A l’inverse, la culture américaine a pour points cardinaux le pragmatisme et l’esprit d’entreprendre : quitte à se tromper, à mettre genou à terre, le fait d’essayer l’emportera toujours sur la peur de se lancer. Tout est fait pour permettre, pour s’affranchir des contraintes, pour simplifier, dès lors pour évoluer et avancer.

L’esprit de compétition est un autre point de ralliement des américains, avec ce que cela peut engendrer d’âpreté, d’individualisme et d’inégalités. Mais ce qui prévaut demeure l’équité face à la liberté de réaliser ce à quoi chacun aspire profondément ; ainsi, ce que l’on souhaite développer et faire prospérer.

La peur est je pense moins présente dans les esprits, car autant l’on peut chuter facilement, d’autant plus est-il possible de se relever, de rebondir, de recommencer et à un moment donné de pleinement réussir.

En France, nous ne pouvons pas ! Nous sommes égaux devant l’inaction due à la multitude d’obstacles divers mis devant notre couloir de course : nous devons ainsi apprendre à courir le « 42,195 kms – haies » ! Conséquence de cela : nous avons peur d’entreprendre, de nous lancer et de changer les choses.

Cessons d’avoir peur du changement, de l’inconnu et de certaines représentations vaporeuses. Cessons de craindre que nos habitudes d’avant soient bousculées. Cessons de douter et essayons ce qui est nouveau, d’autant plus si le risque est minime, voire nulle, ce qui est paradoxalement le cas au regard de notre système de protection sociale et d’indemnisation du chômage.

Ainsi, osons par exemple recourir à la médiation professionnelle ! Car il est un fait établi qu’une telle action de médiation n’aggravera jamais une situation conflictuelle : au pire demeurera-t-elle sur le fond identique si les personnes ne veulent pas en entendre parler, ou bien s’y lance puis rapidement arrêtent le processus.

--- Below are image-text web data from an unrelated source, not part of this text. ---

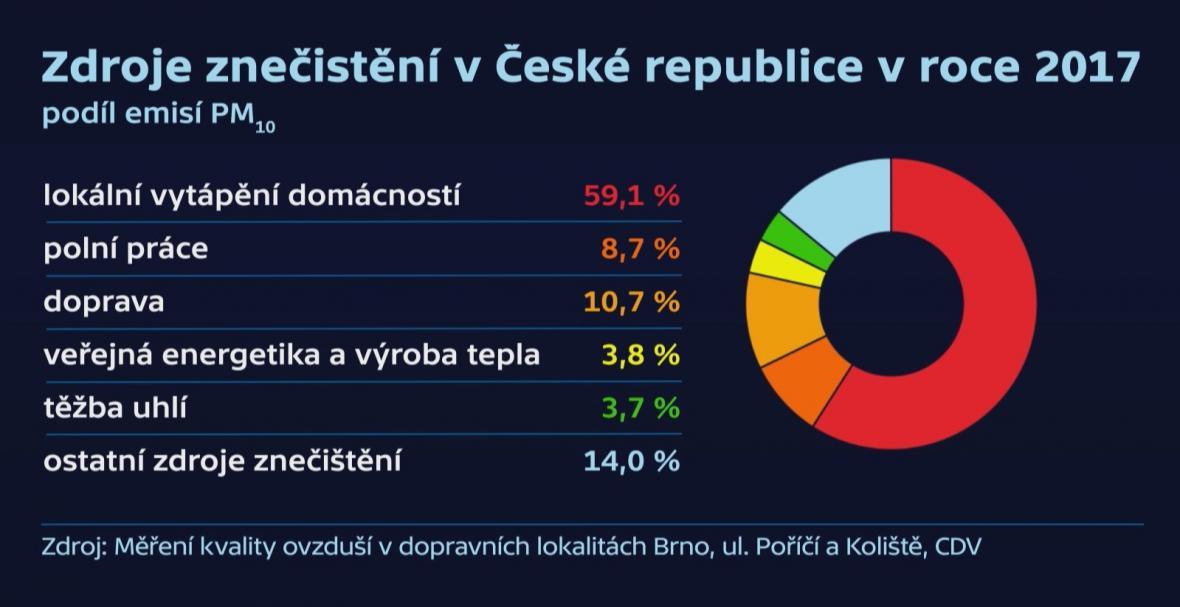 Zdroje znečištění ovzduší v Česku v roce 2017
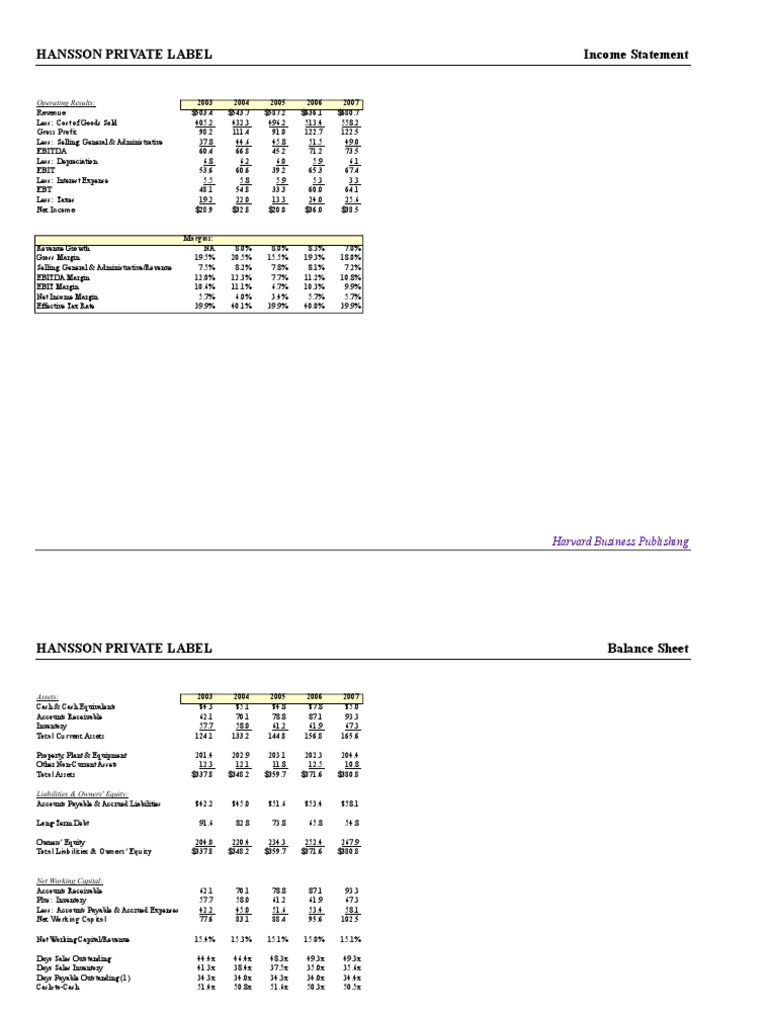 hansson private label inc. evaluating an investment in expansion pdf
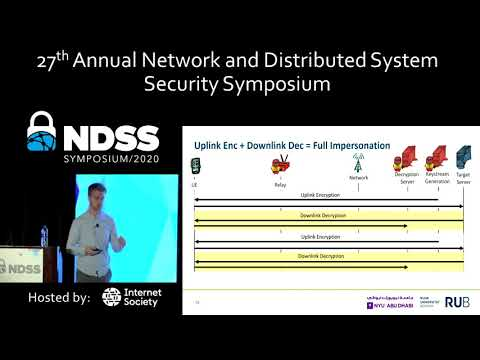 ndss-2020-mp4gt:-impersonation-attacks-in-4g-networks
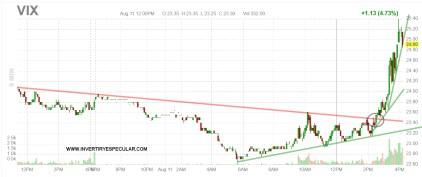 VIX-12-AGOSTO-2020% - El oro y la plata pierden todo lo ganado en agosto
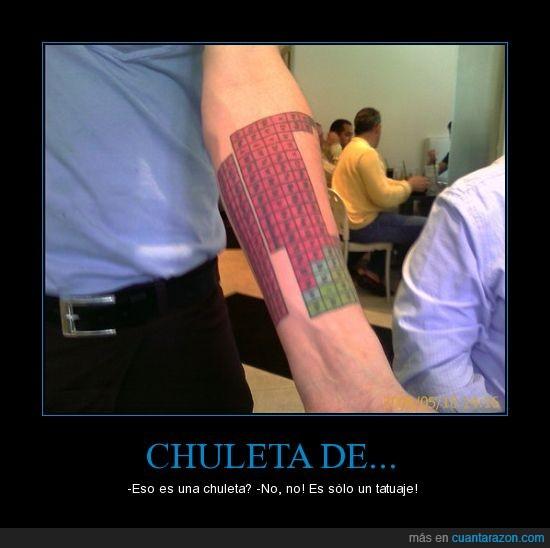 brazo,culeta,periodica,tabla,tatto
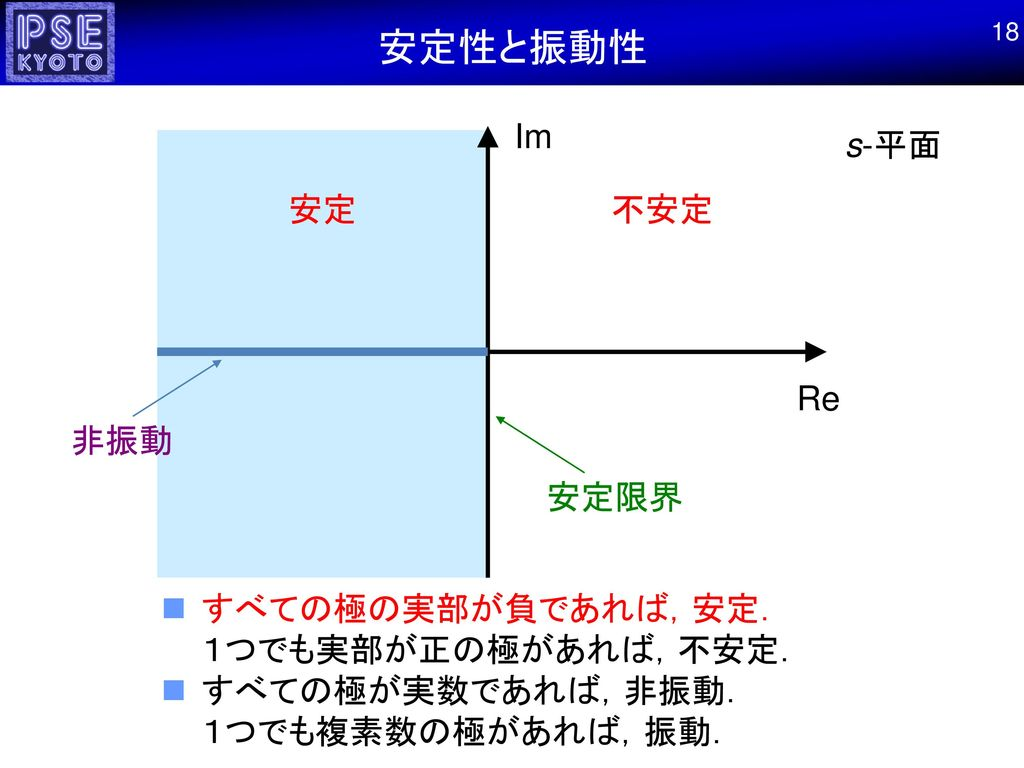 安定性と振動性 Im s-平面 安定 不安定 Re 非振動 安定限界
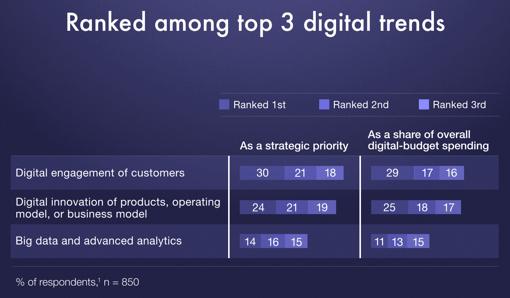 Top 3 digital trends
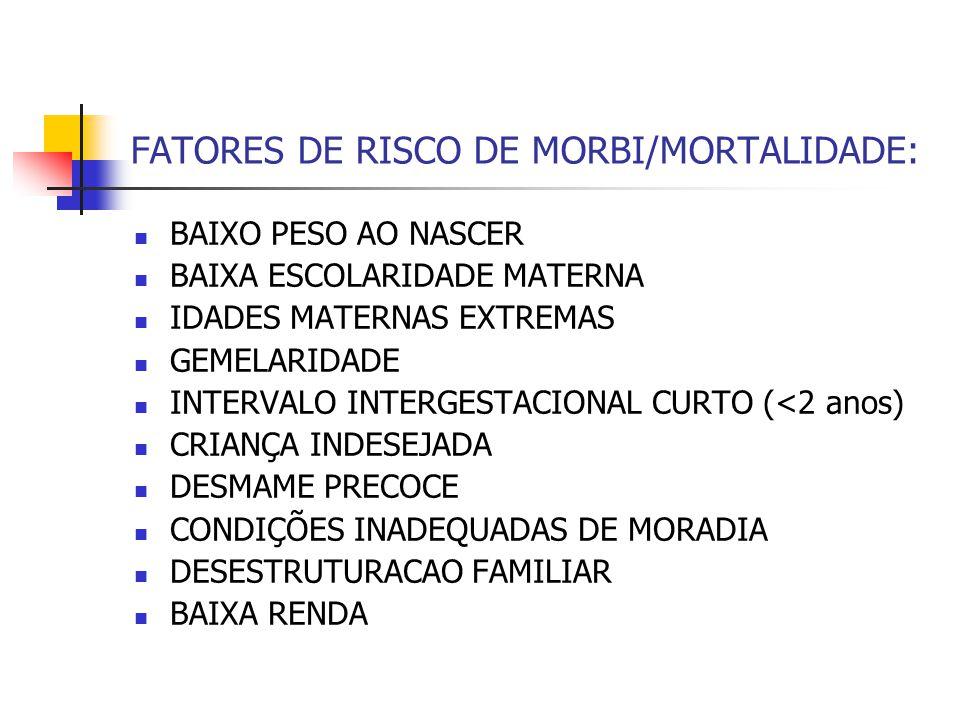 FATORES DE RISCO DE MORBI/MORTALIDADE:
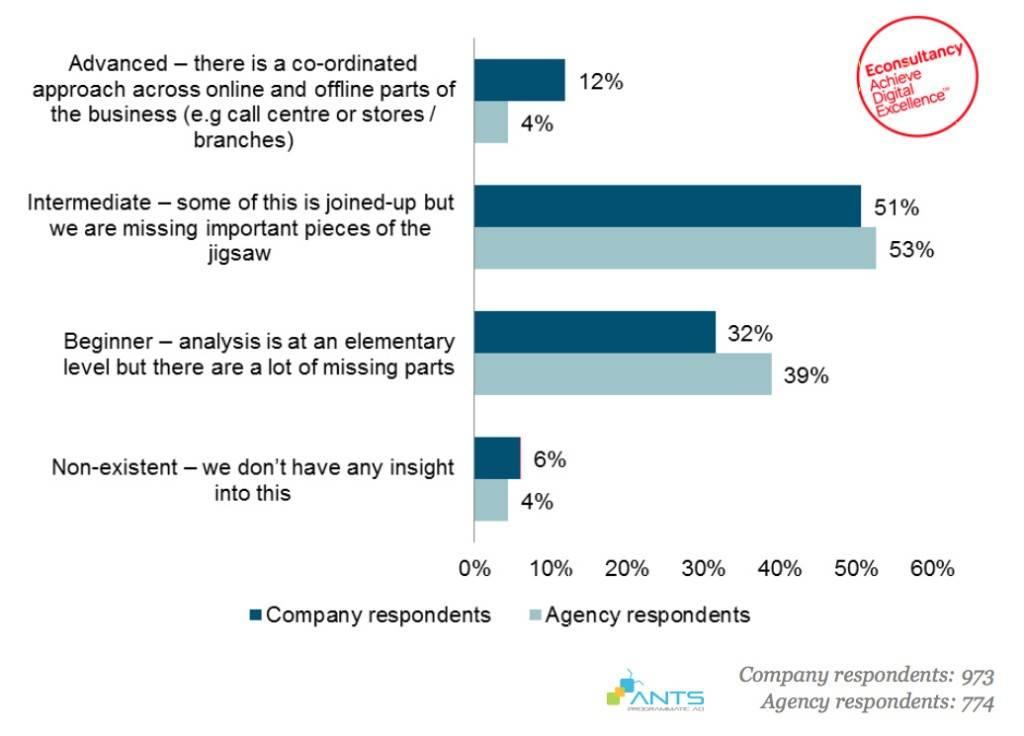 Tỉ lệ 4 cấp độ hiểu biết về hành trình khách hàng của doanh nghiệp & agency
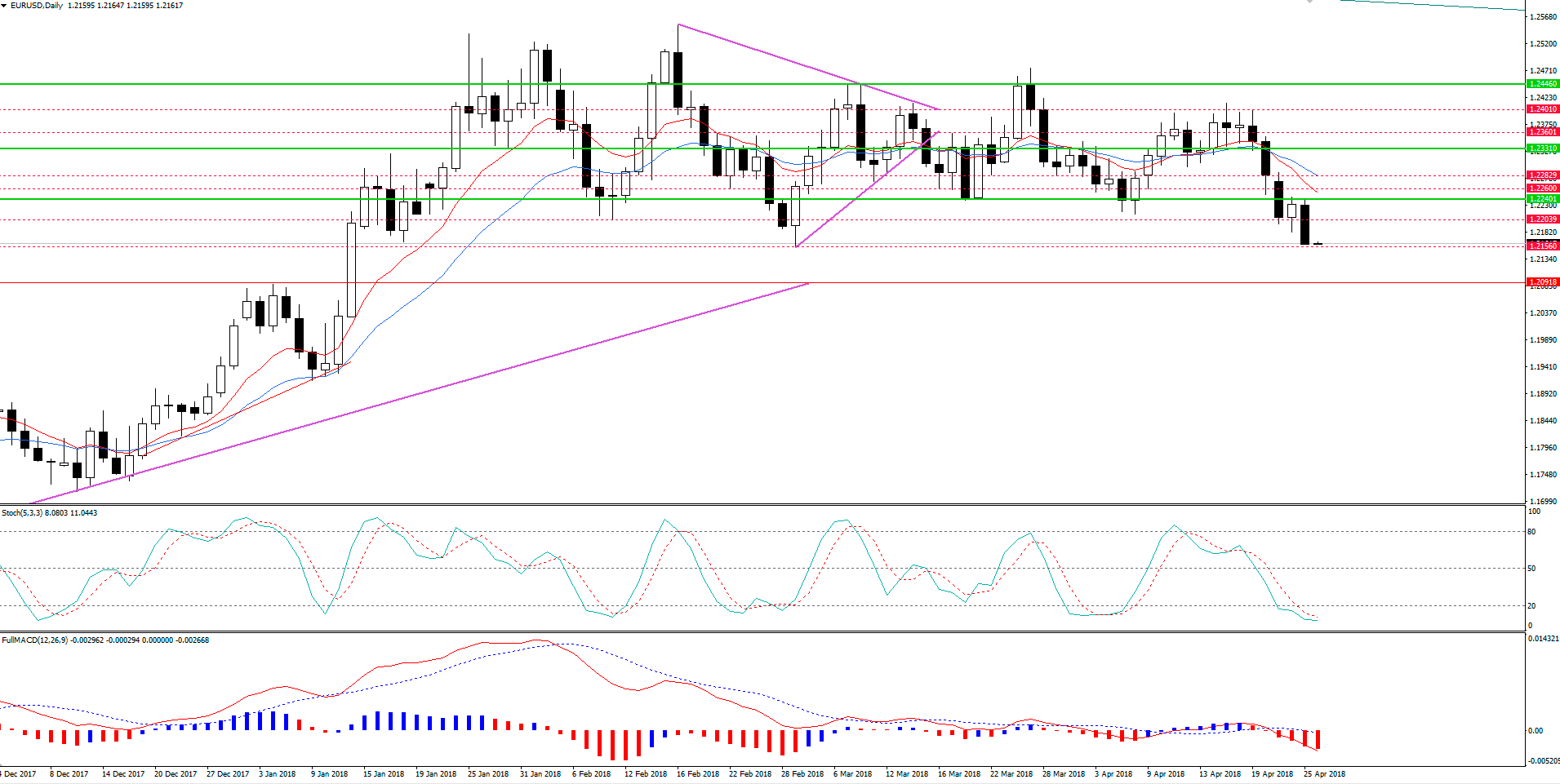 EUR/USD Em Baixa e Aguardando o BCE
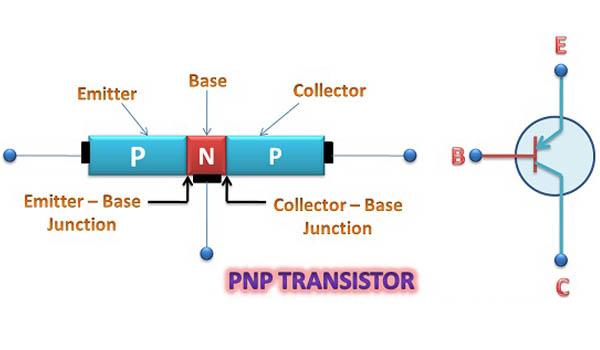transistor pnp là gì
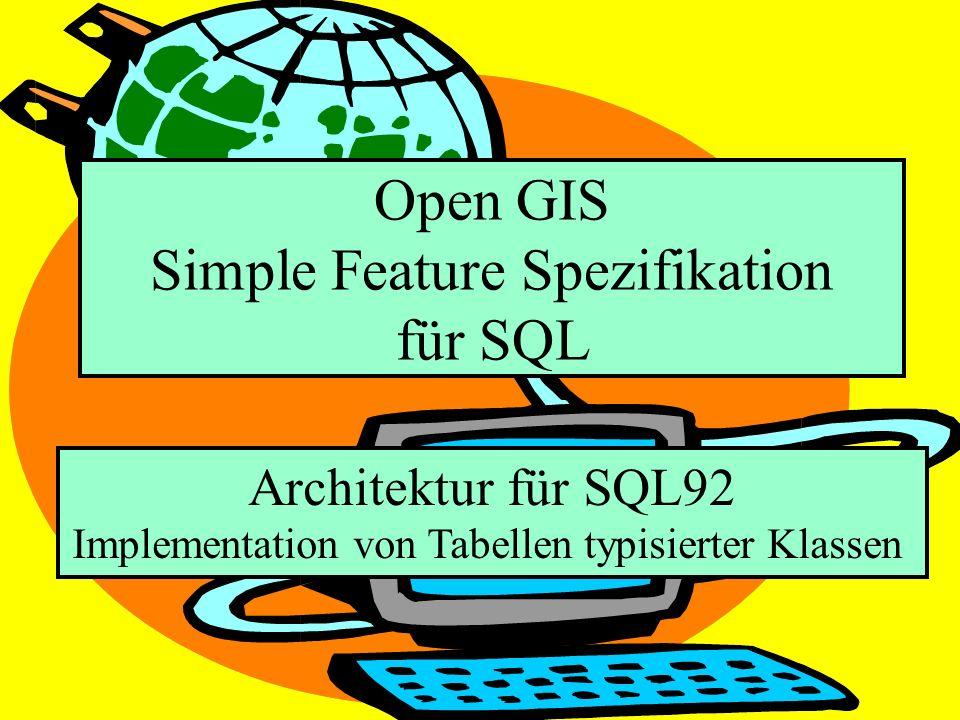 Open GIS Simple Feature Spezifikation für SQL Architektur für SQL92 Implementation von Tabellen typisierter Klassen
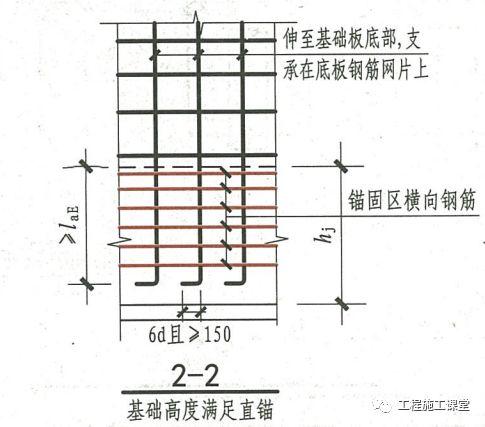 结合16G101、18G901图集,详解钢筋施工的常见问题点!_14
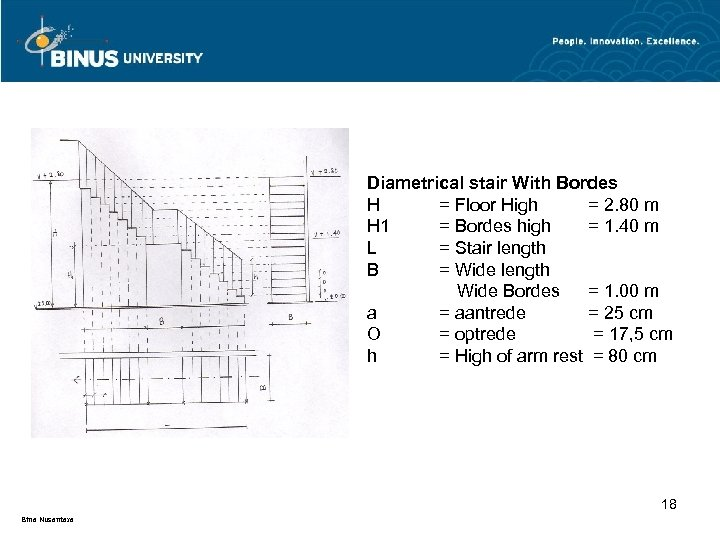 Diametrical stair With Bordes H = Floor High = 2. 80 m H 1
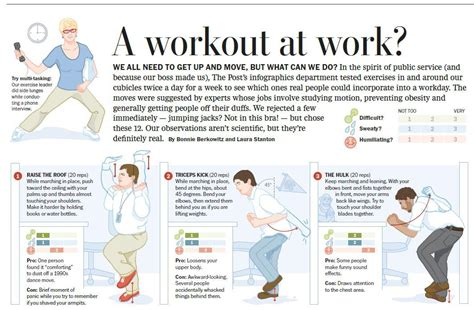 desk exercises at work workout at work cu wellness safer and healthier everyday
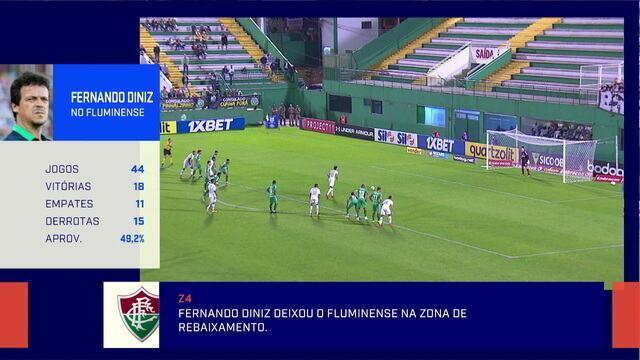 Redação analisa sequência de jogos do Fluminense
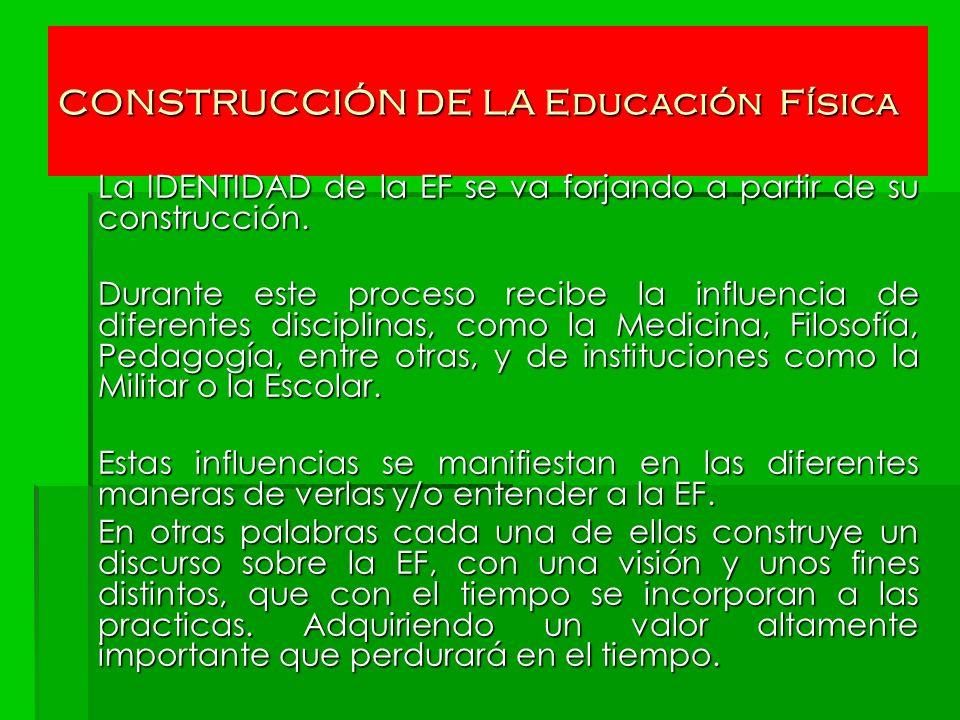 CONSTRUCCIÓN DE LA Educación Física La IDENTIDAD de la EF se va forjando a partir de su construcción. Durante este proceso recibe la influencia de dif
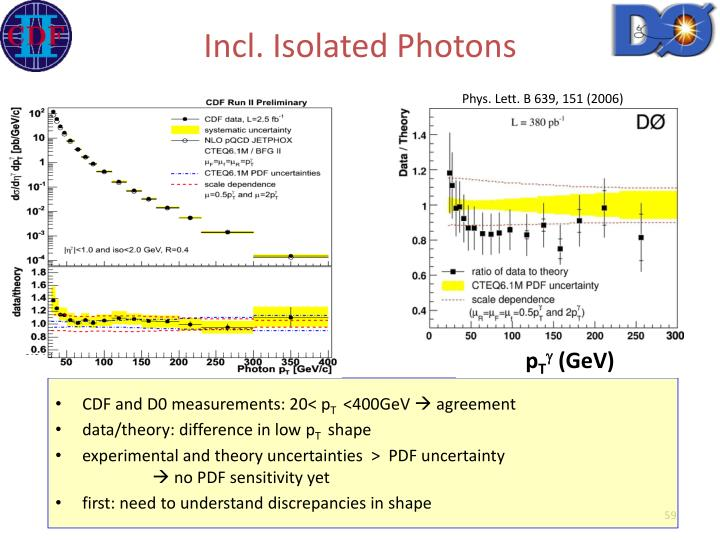 Incl. Isolated Photons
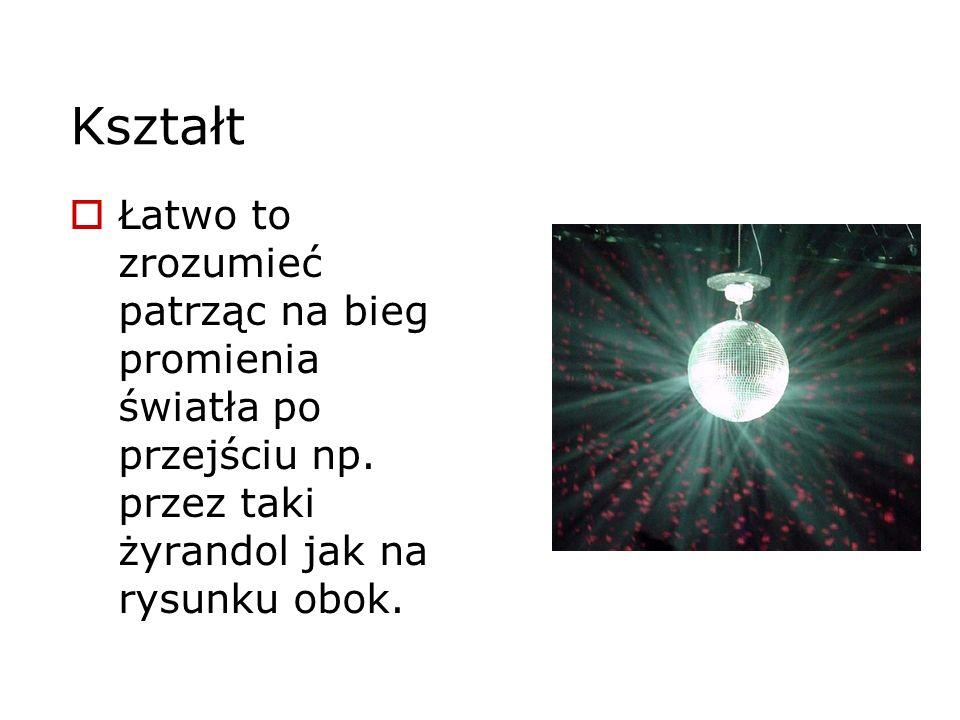 Kształt Łatwo to zrozumieć patrząc na bieg promienia światła po przejściu np. przez taki żyrandol jak na rysunku obok.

Mais en fait, sachez qu’il se passera l’inverse, car une médiation professionnelle bien menée aboutit toujours à un résultat qui met fin au conflit en question, ceci selon trois axes possibles que sont la restauration de la relation, un aménagement de la relation ou enfin une rupture consensuelle de la relation.

Alors, cessons d’avoir peur et au-delà du courage, soyons par ailleurs lucides : engageons-nous vers cette voie de résolution des conflits. Soyons-en les promoteurs (promotor), mettons-la en avant et faisons-en sorte de la faire connaître et d’en montrer la plus-value.

La médiation professionnelle est et sera à l’avenir, sans aucun doute, une voie de recours essentielle pour la sortir de cette spirale des conflits, qui dans notre société ne cessent de se développer, quel que soit le sujet et les personnes impliquées. Dès lors, faisons-en sorte d’expliquer – tel que je le fais au fil des articles de mon Blog – que la médiation professionnelle est et sera finalement, non pas une mais la voie de recours principale (the major), celle de première importance, en première ligne, pour que cessent les conflits et qu’alors, place soit faite à l’entente (agreement) interpersonnelle et sociale dans chaque sphère de notre vie.